I started telling myself that we should get out of bed and get up around 2pm, by the time an hour had past I managed to peel myself from the bed that, for today at least, felt like a safety net from the world. I got dressed, massaged some dry shampoo in my hair, coated my eyelashes is some mascara and took Alex and I off into the woods. I had spent the whole day feeling rubbish and allowing mum guilt to take hold and I realised it was time for me to take charge again. We were in the woods within 2 minutes and the effect the fresh air and the magic of mother nature had on my mood was almost instantaneous.

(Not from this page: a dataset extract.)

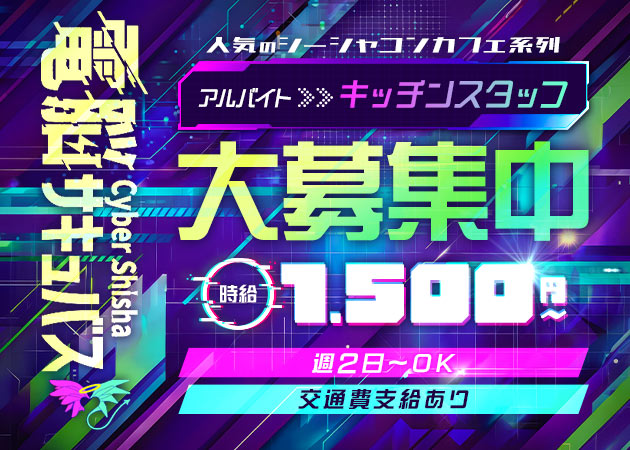 歌舞伎町のコンカフェ求人/アルバイト情報「電脳サキュバス」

As I watched Alex run around, picking up sticks and inspecting the trees with the curious twinkle only found in a child’s eyes, my epiphany struck, bellowing above all the worries and smashing my negative train of thought to pieces. Yes, I had a bad day. Yes, I stayed in my pyjamas with matted hair and eyes brimming with tears for hours. Yes, my plans for a day of fun with my toddler came crumbling down all thanks to my low mood but, guess what? Alex was happy. He ran amongst the trees, his arms swishing around above his head, his eyes alight with excitement and a big smile plastered on his face. As he kept turning to me with his arms in the air, opening and closing his little fists in a plea for me to pick him up, I could tell that this boy of mine loves me no matter what. Just because I had a bad day, that doesn’t mean I am a bad parent. Crunching through the forest floor, with my happy baby on my hip, I felt like anything but a bad mother. I breathed in the fresh air, soaked in the beautiful woodland scenery and apologised to myself for giving myself such a hard time.

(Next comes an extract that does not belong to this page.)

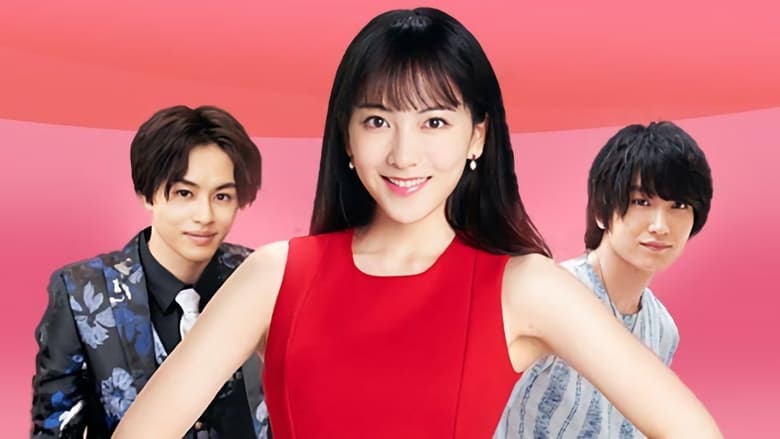 кадр из фильма どすこい！すけひら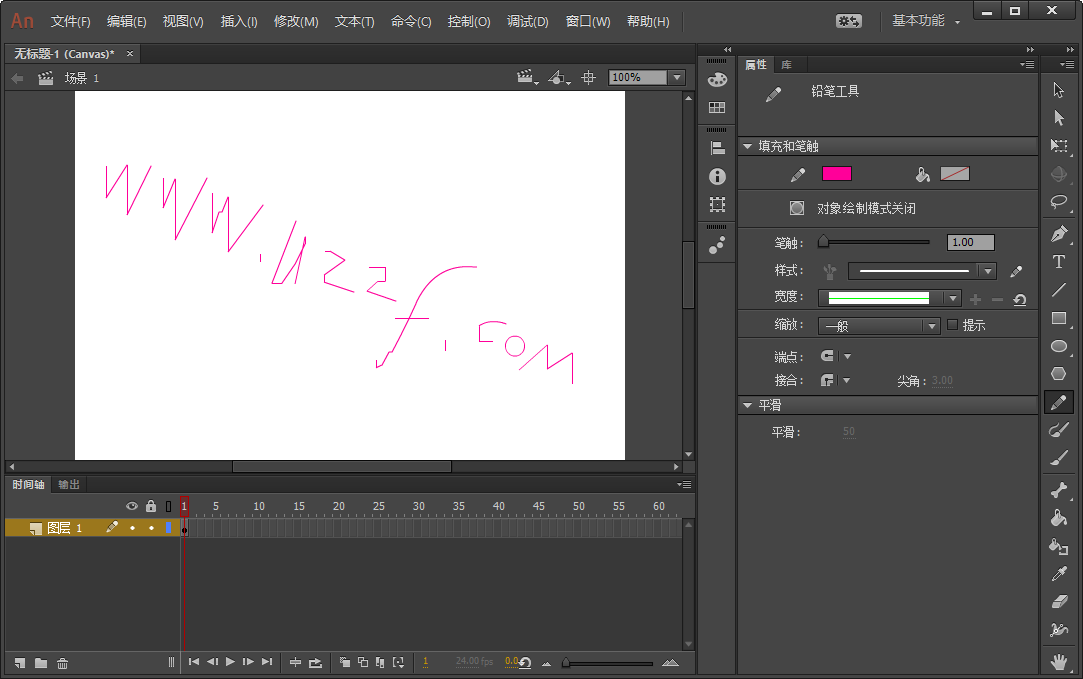 Adobe Animate CC 2015ٷİͼ0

We all have bad days. Sometimes we might shout at the kids too much, we might mess something up at work or let a friend down. There are those days where it just feels like the whole world is against you and the occasions where, no matter how hard you try, everything just seems to go wrong. We all have bad days but it is important to be kind to ourselves when we do. You are not a bad mum if you lost your patience with the kids, let them eat fish fingers for tea or allowed the little ones to watch Cbeebies while you had a sneaky hot cup of tea in the kitchen. Similarly, you are not a bad person for allowing life to get on top of you and spending a day letting yourself just feel every negative emotion, instead of putting up the usual fight. Just as a bad day doesn’t make you a bad parent, neither does a bad week, month or year. Life is complex and though it may be full of lots of incredible highs and truly joyous times, inevitably there are some difficult roads thrown in to every persons journey too. Don’t let your bad days define who you are.
You’re not a bad parent, you just had a bad day. We all have bad days, remember?